Source document:
=== Begin Enclosure ===
EDITOR’S NOTE: Burt is off this week but enjoy this Classic Cole from 2014.

I don’t forget things because I’m old. I forget because I know too much. You young pups thought we old fogeys slipped a gear or three. Nope.

The brains of us, uh, experienced types must sift through tons more facts and figures than the kids.

That’s why it takes so long for us to remember where we left the car keys. And the car. If we even had the car. Or rode with someone else. Trivial things like that.

The common theory for years was that mental capabilities decline with age. You know — old people get stupid. Ask any teenager. They are convinced that their parents grow more ignorant by the day.

But in a report published in the journal Topics in Cognitive Science, researcher Dr. Michael Ramscar of the University of Tubingen in Germany says, ”The brains of older people do not get weak. On the contrary, they simply know more.”

So there. We aren’t forgetful. We’re too brilliant to remember.

Ramscar compared it to a computer. The more gunk that’s stored on the hard drive, the longer it takes the machine to rattle through all the data to pull up the information.

For four years, I’ve loaded my laptop with so many videos, games, documents, photos, recipes, jokes and programs I’ve yet to figure out how to run. Sometimes, the machine practically stalls when I try to open the next hyperlink.

Finally, I have to shut the thing down and let it take a nap. It’s the same strategy my wife uses on me.

So it’s not thoughtlessness that causes me to forget birthdays and anniversaries on their exact dates — or years. It’s science.

As you may recall — but probably not if you’re older than 45 or 50 — two years ago, I diagnosed the problem: Crammed Cranium Syndrome.

After about 45 or 50 years, you’ve cluttered up the gray matter with so much knowledge that the brain leaks excess information out your ears every night to make room for all the new facts and figures you’ll pack in the next day.
=== End Enclosure ===
Given entries:
=== Begin Enclosure ===
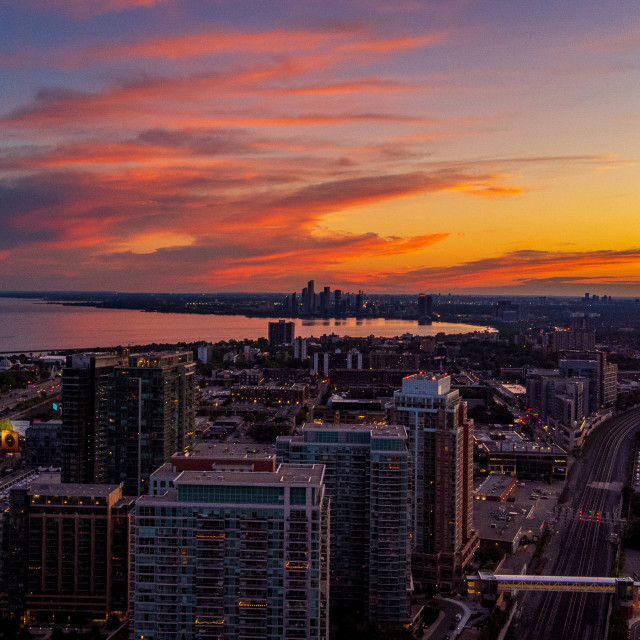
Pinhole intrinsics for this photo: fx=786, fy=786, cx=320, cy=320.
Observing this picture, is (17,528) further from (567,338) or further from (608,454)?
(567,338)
=== End Enclosure ===
=== Begin Enclosure ===
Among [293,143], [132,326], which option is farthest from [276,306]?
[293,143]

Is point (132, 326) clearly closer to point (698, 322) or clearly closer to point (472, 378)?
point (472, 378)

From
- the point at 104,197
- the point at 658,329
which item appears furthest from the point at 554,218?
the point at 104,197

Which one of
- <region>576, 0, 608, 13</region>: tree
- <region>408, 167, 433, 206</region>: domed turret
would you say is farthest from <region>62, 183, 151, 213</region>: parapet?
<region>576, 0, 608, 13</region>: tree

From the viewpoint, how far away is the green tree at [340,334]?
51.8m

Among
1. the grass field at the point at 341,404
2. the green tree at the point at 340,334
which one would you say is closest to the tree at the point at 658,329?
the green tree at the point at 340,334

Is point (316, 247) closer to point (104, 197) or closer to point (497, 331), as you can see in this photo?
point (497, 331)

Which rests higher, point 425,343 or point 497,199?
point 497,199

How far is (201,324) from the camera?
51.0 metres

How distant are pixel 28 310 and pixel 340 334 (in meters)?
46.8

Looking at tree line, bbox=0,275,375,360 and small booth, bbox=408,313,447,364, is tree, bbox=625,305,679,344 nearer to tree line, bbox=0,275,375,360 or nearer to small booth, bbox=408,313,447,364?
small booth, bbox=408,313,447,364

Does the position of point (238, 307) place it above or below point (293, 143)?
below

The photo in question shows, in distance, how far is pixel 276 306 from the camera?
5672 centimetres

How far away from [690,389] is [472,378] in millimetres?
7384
=== End Enclosure ===
Questions:
(1) Decide whether each statement below agrees with the column on memory and aging: (a) Dr. Michael Ramscar is affiliated with the University of Tubingen in Germany; (b) the column first appeared in 2016; (c) Ramscar compared the brain to a filing cabinet. Answer yes or no for each, and quote the words of the column that decide it.
(2) Carry on the column about memory and aging, picking up after its final sentence.

Answers in order:
(1)
(a) Yes: "researcher Dr. Michael Ramscar of the University of Tubingen in Germany"
(b) No: "enjoy this Classic Cole from 2014"
(c) No: "Ramscar compared it to a computer."

(2)
Brains use their own version of random access memory, tossing out willy-nilly incidentals like the name of your favorite musical group.

Or the name of your wife.

On top of that, you’re so chock-full of smarts that it takes a while to call to mind tidbits that didn’t leak out during the nightly brain dump.

So I was thinking, we can buy external hard drives for our computers to increase processing power and storage space.

Why not cerebral RAM? We could tote external cerebellum hard drives in fanny packs. It’s been suggested that that’s pretty close to where I keep my brain anyway.

I base this on recent reports that fewer of us feature all our original parts. Dr. Daniel J. Berry of the Mayo Clinic reports that 5 percent of all Americans older than 50 have replaced knees, and 2 percent replaced hips, big increases in both. And think about all those dentures, pace-makers, silicone and the like.

You can buy hair extensions. I figure the day will come when we drop by a computer kiosk and pick up brain extensions.

That’s what I’m thinking today. Of course, tomorrow, chances are my system will be down and I won’t remember I said any of this. But only because I’m too brilliant.